The Honorable and some other titles are not handled correctly. Is there a way to override racc rules?

Namae.parse('The Honorable Chelsea Block')
=> [#<Name family="Block" given="The Honorable Chelsea">]

Option to disable specific parse rules?

Hello! It would be very helpful if specific rules could be disabled entirely. Similar to #12, I'm getting nil back for someone whose last name is Herr.
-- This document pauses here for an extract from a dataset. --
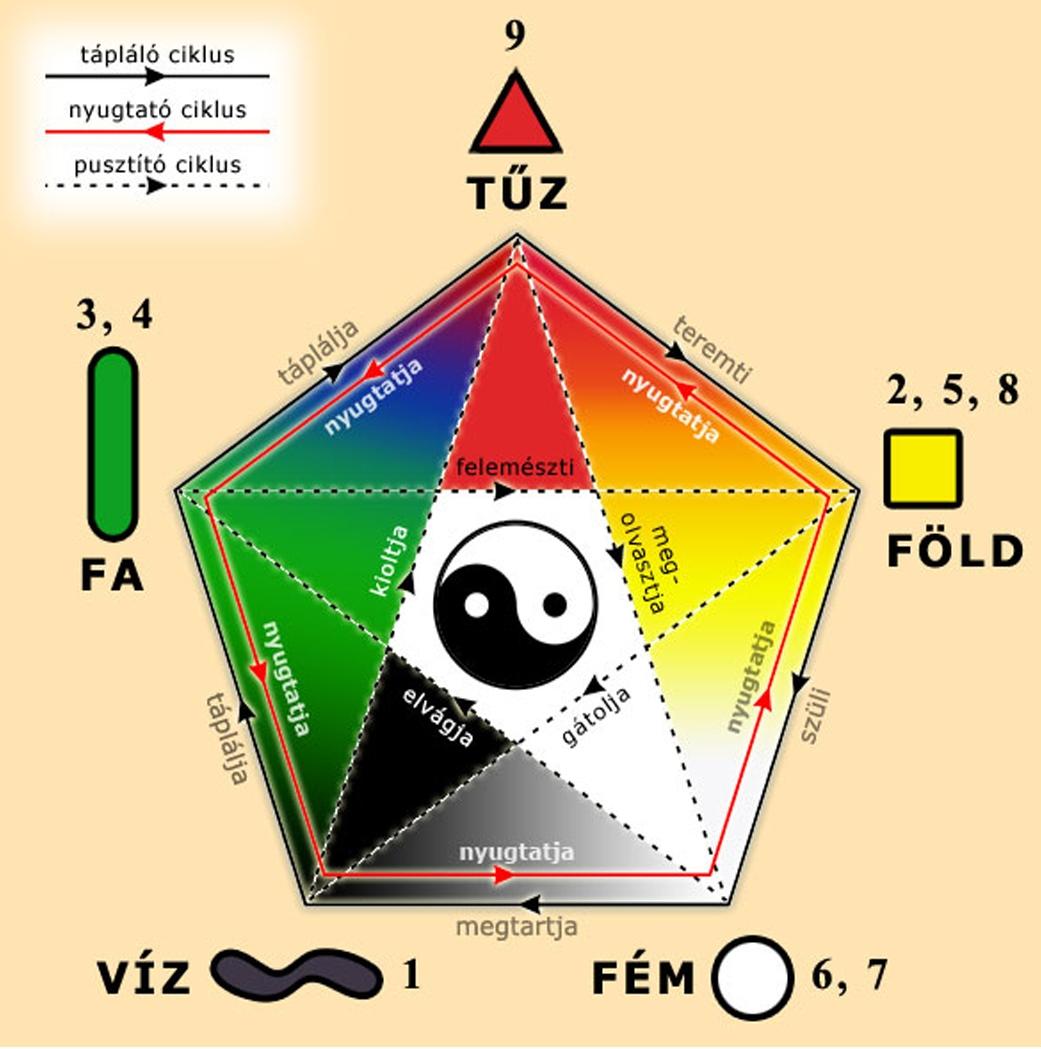 feng shui és az elemek egyensulya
Our names are stricly some combination of first/last, no titles or appellations, so it would be extremely helpful if we could just disable some rules entirely.

Namae isn't thread safe

This causes issues, especially if you are using a threaded webserver like puma https://github.com/puma/puma

The following code reproduces the error:

require 'namae'

name1_s = "Foo Bar"
name2_s = "Baz"

name1 = Namae.parse(name1_s).first
r1 = [name1.given, name1.family]

name2 = Namae.parse(name2_s).first
r2 = [name2.given, name2.family]

$issues = []

def verify(str, expected)
  name = Namae.parse(str).first
  if name == nil
    $issues << {error: "Parser returned nil"}
    return
  end

  result = [name.given, name.family]

  if result != expected
    $issues << {
      name: str,
      expected: expected,
      result: result,
    }
  end
end

N = 10_000

[[name1_s, r1], [name2_s, r2]].map do |str, expected|
  Thread.new do
    N.times do
      verify(str, expected)
    end
  end
end.each(&:join)

require "pp"
pp $issues

Example output:

[{:name=>"Baz", :expected=>["Baz", nil], :result=>["Foo", "Bar"]},
 {:name=>"Foo Bar", :expected=>["Foo", "Bar"], :result=>["Baz", nil]},
 {:name=>"Baz", :expected=>["Baz", nil], :result=>[" Ba", "r"]},
 {:error=>"Parser returned nil"}]
[{:name=>"Foo Bar", :expected=>["Foo", "Bar"], :result=>["Baz", nil]},
 {:name=>"Baz", :expected=>["Baz", nil], :result=>["Bar", nil]},
 {:name=>"Foo Bar", :expected=>["Foo", "Bar"], :result=>["Foo", "Baz"]},
 {:error=>"Parser returned nil"},
 {:error=>"Parser returned nil"},
 {:name=>"Foo Bar", :expected=>["Foo", "Bar"], :result=>["Foo", nil]}]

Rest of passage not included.